>> start Supplied entries
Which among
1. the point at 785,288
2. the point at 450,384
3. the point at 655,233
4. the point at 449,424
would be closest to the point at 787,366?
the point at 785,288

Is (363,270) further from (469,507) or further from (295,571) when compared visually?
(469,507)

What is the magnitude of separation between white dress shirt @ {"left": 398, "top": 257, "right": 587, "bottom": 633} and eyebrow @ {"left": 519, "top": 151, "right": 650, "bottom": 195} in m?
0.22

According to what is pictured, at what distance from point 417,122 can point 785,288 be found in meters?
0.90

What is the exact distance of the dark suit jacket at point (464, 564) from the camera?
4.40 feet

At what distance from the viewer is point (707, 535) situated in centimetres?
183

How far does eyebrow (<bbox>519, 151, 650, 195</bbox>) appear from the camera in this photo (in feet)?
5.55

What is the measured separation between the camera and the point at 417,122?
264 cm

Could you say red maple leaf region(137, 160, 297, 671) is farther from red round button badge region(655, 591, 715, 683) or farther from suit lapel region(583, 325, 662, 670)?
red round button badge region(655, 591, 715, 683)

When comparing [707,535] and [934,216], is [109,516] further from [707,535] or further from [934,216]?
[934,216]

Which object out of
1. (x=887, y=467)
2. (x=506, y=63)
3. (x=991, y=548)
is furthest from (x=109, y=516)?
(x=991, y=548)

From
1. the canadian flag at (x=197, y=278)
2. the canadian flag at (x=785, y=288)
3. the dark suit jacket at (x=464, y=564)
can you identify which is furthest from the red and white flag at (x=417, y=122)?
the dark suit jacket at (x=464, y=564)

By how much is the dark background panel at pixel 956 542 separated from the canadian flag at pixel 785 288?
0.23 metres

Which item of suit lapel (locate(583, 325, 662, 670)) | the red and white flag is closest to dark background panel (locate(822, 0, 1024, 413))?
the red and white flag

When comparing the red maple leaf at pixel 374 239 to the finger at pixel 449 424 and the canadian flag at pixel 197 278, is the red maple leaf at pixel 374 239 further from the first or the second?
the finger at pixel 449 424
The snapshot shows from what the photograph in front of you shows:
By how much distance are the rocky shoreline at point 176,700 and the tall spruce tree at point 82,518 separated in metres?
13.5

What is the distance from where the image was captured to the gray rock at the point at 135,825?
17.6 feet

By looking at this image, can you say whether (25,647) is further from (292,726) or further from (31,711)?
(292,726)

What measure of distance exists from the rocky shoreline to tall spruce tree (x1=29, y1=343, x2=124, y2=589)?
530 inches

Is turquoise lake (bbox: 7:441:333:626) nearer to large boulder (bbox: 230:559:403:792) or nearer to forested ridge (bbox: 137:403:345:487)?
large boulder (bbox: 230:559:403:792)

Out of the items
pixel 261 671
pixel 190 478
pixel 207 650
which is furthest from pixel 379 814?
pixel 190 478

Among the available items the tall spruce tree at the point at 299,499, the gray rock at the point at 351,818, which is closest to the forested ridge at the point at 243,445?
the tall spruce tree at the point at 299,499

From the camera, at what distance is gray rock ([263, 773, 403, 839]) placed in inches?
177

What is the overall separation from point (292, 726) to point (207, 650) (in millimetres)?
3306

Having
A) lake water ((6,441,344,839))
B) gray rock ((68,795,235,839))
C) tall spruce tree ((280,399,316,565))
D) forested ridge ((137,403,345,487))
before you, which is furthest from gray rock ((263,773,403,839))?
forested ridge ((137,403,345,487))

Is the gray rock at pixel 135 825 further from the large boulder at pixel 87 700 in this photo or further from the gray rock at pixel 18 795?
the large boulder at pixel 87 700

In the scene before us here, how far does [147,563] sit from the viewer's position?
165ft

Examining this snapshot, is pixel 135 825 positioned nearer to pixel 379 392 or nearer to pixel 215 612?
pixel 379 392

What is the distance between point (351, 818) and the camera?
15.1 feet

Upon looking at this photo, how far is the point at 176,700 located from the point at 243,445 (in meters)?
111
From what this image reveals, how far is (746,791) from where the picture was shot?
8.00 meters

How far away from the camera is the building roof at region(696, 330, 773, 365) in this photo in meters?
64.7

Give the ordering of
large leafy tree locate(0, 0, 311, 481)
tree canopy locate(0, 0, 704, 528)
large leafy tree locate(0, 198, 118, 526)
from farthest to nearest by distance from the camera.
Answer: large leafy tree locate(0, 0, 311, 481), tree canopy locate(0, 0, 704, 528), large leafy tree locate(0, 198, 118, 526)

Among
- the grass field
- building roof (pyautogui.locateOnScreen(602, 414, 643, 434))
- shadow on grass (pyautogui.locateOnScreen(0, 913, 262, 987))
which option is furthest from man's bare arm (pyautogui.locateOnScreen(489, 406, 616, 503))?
>> end Supplied entries
## Task to complete
Render all of the material above as a JSON list of strings, with one string for each line and blank lines omitted.

## Answer in full
[
  "Which among",
  "1. the point at 785,288",
  "2. the point at 450,384",
  "3. the point at 655,233",
  "4. the point at 449,424",
  "would be closest to the point at 787,366?",
  "the point at 785,288",
  "Is (363,270) further from (469,507) or further from (295,571) when compared visually?",
  "(469,507)",
  "What is the magnitude of separation between white dress shirt @ {\"left\": 398, \"top\": 257, \"right\": 587, \"bottom\": 633} and eyebrow @ {\"left\": 519, \"top\": 151, \"right\": 650, \"bottom\": 195} in m?",
  "0.22",
  "According to what is pictured, at what distance from point 417,122 can point 785,288 be found in meters?",
  "0.90",
  "What is the exact distance of the dark suit jacket at point (464, 564) from the camera?",
  "4.40 feet",
  "At what distance from the viewer is point (707, 535) situated in centimetres?",
  "183",
  "How far does eyebrow (<bbox>519, 151, 650, 195</bbox>) appear from the camera in this photo (in feet)?",
  "5.55",
  "What is the measured separation between the camera and the point at 417,122?",
  "264 cm",
  "Could you say red maple leaf region(137, 160, 297, 671) is farther from red round button badge region(655, 591, 715, 683) or farther from suit lapel region(583, 325, 662, 670)?",
  "red round button badge region(655, 591, 715, 683)",
  "When comparing [707,535] and [934,216], is [109,516] further from [707,535] or further from [934,216]?",
  "[934,216]",
  "Which object out of",
  "1. (x=887, y=467)",
  "2. (x=506, y=63)",
  "3. (x=991, y=548)",
  "is furthest from (x=109, y=516)?",
  "(x=991, y=548)",
  "From",
  "1. the canadian flag at (x=197, y=278)",
  "2. the canadian flag at (x=785, y=288)",
  "3. the dark suit jacket at (x=464, y=564)",
  "can you identify which is furthest from the red and white flag at (x=417, y=122)?",
  "the dark suit jacket at (x=464, y=564)",
  "By how much is the dark background panel at pixel 956 542 separated from the canadian flag at pixel 785 288?",
  "0.23 metres",
  "Which item of suit lapel (locate(583, 325, 662, 670)) | the red and white flag is closest to dark background panel (locate(822, 0, 1024, 413))?",
  "the red and white flag",
  "When comparing the red maple leaf at pixel 374 239 to the finger at pixel 449 424 and the canadian flag at pixel 197 278, is the red maple leaf at pixel 374 239 further from the first or the second?",
  "the finger at pixel 449 424",
  "The snapshot shows from what the photograph in front of you shows:",
  "By how much distance are the rocky shoreline at point 176,700 and the tall spruce tree at point 82,518 separated in metres?",
  "13.5",
  "What is the distance from where the image was captured to the gray rock at the point at 135,825?",
  "17.6 feet",
  "By looking at this image, can you say whether (25,647) is further from (292,726) or further from (31,711)?",
  "(292,726)",
  "What measure of distance exists from the rocky shoreline to tall spruce tree (x1=29, y1=343, x2=124, y2=589)?",
  "530 inches",
  "Is turquoise lake (bbox: 7:441:333:626) nearer to large boulder (bbox: 230:559:403:792) or nearer to forested ridge (bbox: 137:403:345:487)?",
  "large boulder (bbox: 230:559:403:792)",
  "Out of the items",
  "pixel 261 671",
  "pixel 190 478",
  "pixel 207 650",
  "which is furthest from pixel 379 814?",
  "pixel 190 478",
  "Among the available items the tall spruce tree at the point at 299,499, the gray rock at the point at 351,818, which is closest to the forested ridge at the point at 243,445?",
  "the tall spruce tree at the point at 299,499",
  "From the camera, at what distance is gray rock ([263, 773, 403, 839]) placed in inches?",
  "177",
  "What is the overall separation from point (292, 726) to point (207, 650) (in millimetres)?",
  "3306",
  "Having",
  "A) lake water ((6,441,344,839))",
  "B) gray rock ((68,795,235,839))",
  "C) tall spruce tree ((280,399,316,565))",
  "D) forested ridge ((137,403,345,487))",
  "before you, which is furthest from gray rock ((263,773,403,839))?",
  "forested ridge ((137,403,345,487))",
  "Is the gray rock at pixel 135 825 further from the large boulder at pixel 87 700 in this photo or further from the gray rock at pixel 18 795?",
  "the large boulder at pixel 87 700",
  "In the scene before us here, how far does [147,563] sit from the viewer's position?",
  "165ft",
  "Examining this snapshot, is pixel 135 825 positioned nearer to pixel 379 392 or nearer to pixel 215 612?",
  "pixel 379 392",
  "What is the distance between point (351, 818) and the camera?",
  "15.1 feet",
  "Upon looking at this photo, how far is the point at 176,700 located from the point at 243,445 (in meters)?",
  "111",
  "From what this image reveals, how far is (746,791) from where the picture was shot?",
  "8.00 meters",
  "How far away from the camera is the building roof at region(696, 330, 773, 365) in this photo in meters?",
  "64.7",
  "Give the ordering of",
  "large leafy tree locate(0, 0, 311, 481)",
  "tree canopy locate(0, 0, 704, 528)",
  "large leafy tree locate(0, 198, 118, 526)",
  "from farthest to nearest by distance from the camera.",
  "Answer: large leafy tree locate(0, 0, 311, 481), tree canopy locate(0, 0, 704, 528), large leafy tree locate(0, 198, 118, 526)",
  "Among",
  "- the grass field",
  "- building roof (pyautogui.locateOnScreen(602, 414, 643, 434))",
  "- shadow on grass (pyautogui.locateOnScreen(0, 913, 262, 987))",
  "which option is furthest from man's bare arm (pyautogui.locateOnScreen(489, 406, 616, 503))?"
]